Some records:
|---|

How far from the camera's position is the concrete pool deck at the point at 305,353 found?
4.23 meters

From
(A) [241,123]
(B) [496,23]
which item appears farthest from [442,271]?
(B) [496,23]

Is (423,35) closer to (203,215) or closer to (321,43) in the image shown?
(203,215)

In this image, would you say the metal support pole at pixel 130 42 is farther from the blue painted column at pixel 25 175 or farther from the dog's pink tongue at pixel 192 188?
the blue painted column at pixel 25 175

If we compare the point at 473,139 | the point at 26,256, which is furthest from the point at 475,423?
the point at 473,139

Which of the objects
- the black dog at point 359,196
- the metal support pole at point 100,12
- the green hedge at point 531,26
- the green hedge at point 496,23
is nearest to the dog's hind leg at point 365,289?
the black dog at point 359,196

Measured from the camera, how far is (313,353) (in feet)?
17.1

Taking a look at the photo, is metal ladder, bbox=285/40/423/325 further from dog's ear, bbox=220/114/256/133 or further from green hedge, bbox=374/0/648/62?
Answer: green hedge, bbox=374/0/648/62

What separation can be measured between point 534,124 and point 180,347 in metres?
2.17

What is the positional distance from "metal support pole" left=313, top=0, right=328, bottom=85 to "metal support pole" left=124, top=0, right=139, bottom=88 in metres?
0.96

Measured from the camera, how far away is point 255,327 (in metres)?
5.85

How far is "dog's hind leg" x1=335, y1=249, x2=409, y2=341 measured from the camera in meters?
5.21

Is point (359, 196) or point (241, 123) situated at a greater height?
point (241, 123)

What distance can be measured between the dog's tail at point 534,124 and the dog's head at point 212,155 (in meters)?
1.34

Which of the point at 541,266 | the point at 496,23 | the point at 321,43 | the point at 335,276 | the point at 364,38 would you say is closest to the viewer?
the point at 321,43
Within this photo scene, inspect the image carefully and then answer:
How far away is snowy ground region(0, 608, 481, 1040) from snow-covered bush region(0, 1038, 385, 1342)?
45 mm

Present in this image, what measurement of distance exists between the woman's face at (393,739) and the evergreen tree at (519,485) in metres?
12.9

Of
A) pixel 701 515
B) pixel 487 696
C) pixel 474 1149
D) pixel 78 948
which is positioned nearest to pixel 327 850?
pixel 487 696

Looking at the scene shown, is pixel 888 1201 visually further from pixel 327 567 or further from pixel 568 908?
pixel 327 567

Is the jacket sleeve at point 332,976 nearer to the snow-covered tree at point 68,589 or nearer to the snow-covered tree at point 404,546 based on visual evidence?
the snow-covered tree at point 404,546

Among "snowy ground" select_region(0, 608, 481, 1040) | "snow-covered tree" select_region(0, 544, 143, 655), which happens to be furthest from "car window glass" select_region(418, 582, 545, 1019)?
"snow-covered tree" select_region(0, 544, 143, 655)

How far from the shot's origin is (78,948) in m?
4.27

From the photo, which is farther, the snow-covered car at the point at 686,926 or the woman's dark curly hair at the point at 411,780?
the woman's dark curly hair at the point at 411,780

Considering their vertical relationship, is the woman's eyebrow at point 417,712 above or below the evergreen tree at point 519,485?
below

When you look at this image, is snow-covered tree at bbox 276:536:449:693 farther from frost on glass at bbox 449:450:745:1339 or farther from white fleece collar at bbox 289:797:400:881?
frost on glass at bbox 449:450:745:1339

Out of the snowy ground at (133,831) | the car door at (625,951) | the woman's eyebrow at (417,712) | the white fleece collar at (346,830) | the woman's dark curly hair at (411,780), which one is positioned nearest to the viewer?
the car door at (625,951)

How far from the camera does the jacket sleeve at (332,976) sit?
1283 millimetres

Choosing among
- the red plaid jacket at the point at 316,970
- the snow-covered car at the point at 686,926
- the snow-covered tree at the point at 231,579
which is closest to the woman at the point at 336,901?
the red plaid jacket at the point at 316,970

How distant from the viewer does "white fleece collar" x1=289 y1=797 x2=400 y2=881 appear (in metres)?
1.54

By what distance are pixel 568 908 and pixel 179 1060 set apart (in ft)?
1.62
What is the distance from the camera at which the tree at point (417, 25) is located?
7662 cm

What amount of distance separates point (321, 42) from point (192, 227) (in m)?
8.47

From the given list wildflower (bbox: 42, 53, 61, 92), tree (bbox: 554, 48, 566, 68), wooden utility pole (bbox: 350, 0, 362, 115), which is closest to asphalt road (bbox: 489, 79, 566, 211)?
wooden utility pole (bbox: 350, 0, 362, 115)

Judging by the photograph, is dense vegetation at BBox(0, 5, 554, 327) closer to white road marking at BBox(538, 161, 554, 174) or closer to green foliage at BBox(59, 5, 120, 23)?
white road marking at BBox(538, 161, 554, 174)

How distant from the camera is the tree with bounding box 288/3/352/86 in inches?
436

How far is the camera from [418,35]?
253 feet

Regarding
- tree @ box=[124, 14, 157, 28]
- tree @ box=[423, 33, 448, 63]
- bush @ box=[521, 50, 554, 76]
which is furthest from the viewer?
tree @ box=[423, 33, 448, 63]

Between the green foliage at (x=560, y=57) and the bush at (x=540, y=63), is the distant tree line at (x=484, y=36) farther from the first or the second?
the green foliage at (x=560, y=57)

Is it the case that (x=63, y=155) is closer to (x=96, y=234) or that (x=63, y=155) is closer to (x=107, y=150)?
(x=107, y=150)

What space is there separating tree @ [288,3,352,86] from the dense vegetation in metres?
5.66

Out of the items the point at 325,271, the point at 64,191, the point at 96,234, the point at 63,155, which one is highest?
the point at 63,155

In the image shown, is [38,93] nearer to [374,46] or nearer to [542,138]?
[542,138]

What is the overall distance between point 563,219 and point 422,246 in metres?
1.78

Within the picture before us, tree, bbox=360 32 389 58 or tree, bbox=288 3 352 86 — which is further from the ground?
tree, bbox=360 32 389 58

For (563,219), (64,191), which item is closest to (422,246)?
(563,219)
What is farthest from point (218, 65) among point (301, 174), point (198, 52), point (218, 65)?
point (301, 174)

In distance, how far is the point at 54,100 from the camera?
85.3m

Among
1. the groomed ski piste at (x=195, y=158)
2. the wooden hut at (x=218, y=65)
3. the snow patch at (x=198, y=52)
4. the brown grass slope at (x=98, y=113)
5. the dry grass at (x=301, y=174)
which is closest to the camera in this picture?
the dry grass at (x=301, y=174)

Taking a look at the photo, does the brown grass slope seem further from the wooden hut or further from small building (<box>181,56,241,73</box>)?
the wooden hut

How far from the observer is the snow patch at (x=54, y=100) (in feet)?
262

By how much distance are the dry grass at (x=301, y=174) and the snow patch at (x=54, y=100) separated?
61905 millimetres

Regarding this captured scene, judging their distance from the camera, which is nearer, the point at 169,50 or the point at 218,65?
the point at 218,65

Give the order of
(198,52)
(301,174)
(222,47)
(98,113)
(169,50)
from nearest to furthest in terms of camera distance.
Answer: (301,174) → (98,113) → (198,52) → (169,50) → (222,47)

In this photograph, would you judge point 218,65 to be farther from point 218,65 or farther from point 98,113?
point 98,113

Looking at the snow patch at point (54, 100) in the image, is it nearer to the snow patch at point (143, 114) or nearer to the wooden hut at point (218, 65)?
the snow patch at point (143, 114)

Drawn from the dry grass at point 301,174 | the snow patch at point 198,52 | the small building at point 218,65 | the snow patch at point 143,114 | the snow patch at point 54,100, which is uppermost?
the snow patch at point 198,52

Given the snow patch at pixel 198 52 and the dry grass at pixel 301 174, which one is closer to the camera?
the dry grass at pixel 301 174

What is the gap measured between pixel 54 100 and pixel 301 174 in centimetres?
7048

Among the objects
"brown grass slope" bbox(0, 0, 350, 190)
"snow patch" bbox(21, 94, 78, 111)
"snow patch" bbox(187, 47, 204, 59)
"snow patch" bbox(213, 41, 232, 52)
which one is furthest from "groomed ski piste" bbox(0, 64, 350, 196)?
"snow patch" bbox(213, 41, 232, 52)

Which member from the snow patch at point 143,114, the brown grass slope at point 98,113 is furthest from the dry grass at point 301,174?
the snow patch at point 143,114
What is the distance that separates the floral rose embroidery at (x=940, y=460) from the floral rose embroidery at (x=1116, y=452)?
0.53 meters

|---|

- GIVEN EXERCISE -
Give again, word for word, every line from the one holding "Given the snow" to the end of the data.

- TASK RESULT -
Given the snow patch at pixel 198 52 and the dry grass at pixel 301 174, which one is closer to the camera?
the dry grass at pixel 301 174

What is the gap measured between pixel 54 100 and pixel 301 174 in centimetres?
7048

Among the objects
"brown grass slope" bbox(0, 0, 350, 190)
"snow patch" bbox(21, 94, 78, 111)
"snow patch" bbox(187, 47, 204, 59)
"snow patch" bbox(213, 41, 232, 52)
which one is furthest from "groomed ski piste" bbox(0, 64, 350, 196)?
"snow patch" bbox(213, 41, 232, 52)

Which member from the snow patch at point 143,114, the brown grass slope at point 98,113 is furthest from the dry grass at point 301,174?
the snow patch at point 143,114
What is the distance that separates the floral rose embroidery at (x=940, y=460) from the floral rose embroidery at (x=1116, y=452)?
0.53 meters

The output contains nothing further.